For many UC Davis students, coffee shops are central to our studying environment. The ASUCD has two units based around coffee — the Coffee House (CoHo) in the Memorial Union and the CoHo South Cafe in the Student Community Center. UC Davis also features six Peet’s Coffee shops throughout campus, which are popular study spots for students. Downtown Davis is also home to a variety of coffee shops, including places like Mishka’s and Philz. 

 The question must be asked: what draws so many people to the busy atmosphere of a coffee shop as opposed to somewhere less populated or quieter? Coffee is a worldwide phenomenon in itself, with coffee shops providing a space to gather since their inception in the 16th century. Coffee is universal and has been celebrated in places where people come together to socialize, get work done or simply enjoy the rich taste of coffee in the environment where it is being served. 

This introduces a concept known as the “coffee shop phenomenon.” This theory hinges on the idea that productivity flourishes within a coffee shop atmosphere. 

Whether it’s the wafting aroma of coffee beans, the noise of an espresso machine or the sound of other people working around us when we sit down to lock in, many students at UC Davis have reported that studying in coffee shops boosts their productivity. 

“I think that studying and doing work in a coffee shop has helped me be able to be more productive, but I think it’s also important to find one that fits your vibe,” Annaliese Dobbins, first-year biochemistry major, said. “Like for me — I like going to coffee shops that have comfy seats and that aren’t too hectic. I’m not as productive in a lively coffee shop like the CoHo as I tend to be in a smaller and quieter one.
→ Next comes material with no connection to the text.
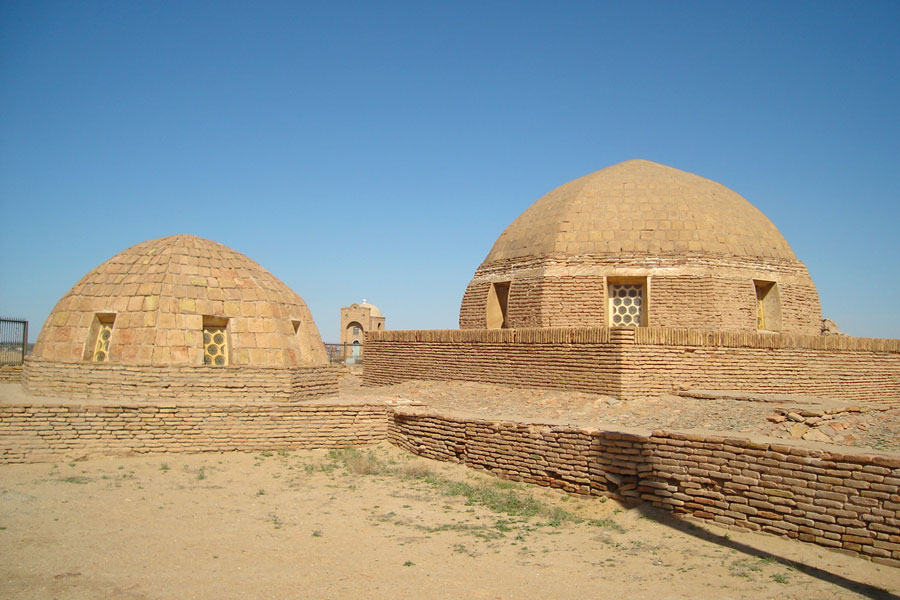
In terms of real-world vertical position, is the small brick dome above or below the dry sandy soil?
above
Having other people around [who] are also doing work helps me stay focused.”  

Studies, such as one published in the Journal of Consumer Research in 2012, show that productivity can increase when a certain level of background noise is present. Coffee shops tend to have an amount of background noise that’s beneficial for a working environment.

Coffee shops seem to offer the perfect dose of noise (not too high, not too low) which studies have shown can help improve performance on creative tasks,” Steve Fitz wrote in an article for Medium’s Writing Cooperative. “Noise that isn’t overwhelming seems to enhance cognitive flexibility — the ability to think divergently or ‘out of the box.’ This is important for generating new ideas and linking concepts together when writing.”

Students at UC Davis felt that while the coffee shop atmosphere can boost their productivity levels, it can also be a distracting environment when others aren’t focused on academics. 

“I feel like I can be more productive in a coffee shop, especially if other people are studying around me,” Tajinder Cheema, a first-year psychology major, said. “It makes me feel more pressured to study and work, but if people are talking and having fun, it could be hard to focus in a place like that […] and maybe [you can] even create a community with other people that are doing the same thing.” 

Research, including a study conducted by the Harvard Business Review, cites that many adults can work productively in a noisy coffee shop but not in their own office — even if the noise level is the same. The ideal environment for creative and active work has at least some background noise. 

Charlotte de Roulhac, a first-year undeclared social sciences major, discussed her thoughts on this phenomenon and agreed with its benefits. 

“I find it helpful to work with people, and with noise around, I tend to get easily distracted and lost in my own head, especially if there is no background noise for me to tune out,” de Roulhac said. “The hustle and bustle of a cafe is ideal for focus and enjoyment. Also, it has the plus of a tasty beverage.” 

No matter their ideal location for studying or working, everyone is wired differently. A study location that may work for you and help bring out your most productive self might not be the same as your peers. 

If you are looking for a new place to study, consider working in a coffee shop — science shows they can be productive environments. When it comes to getting your work done, try studying in many different types of environments and see what works best for you.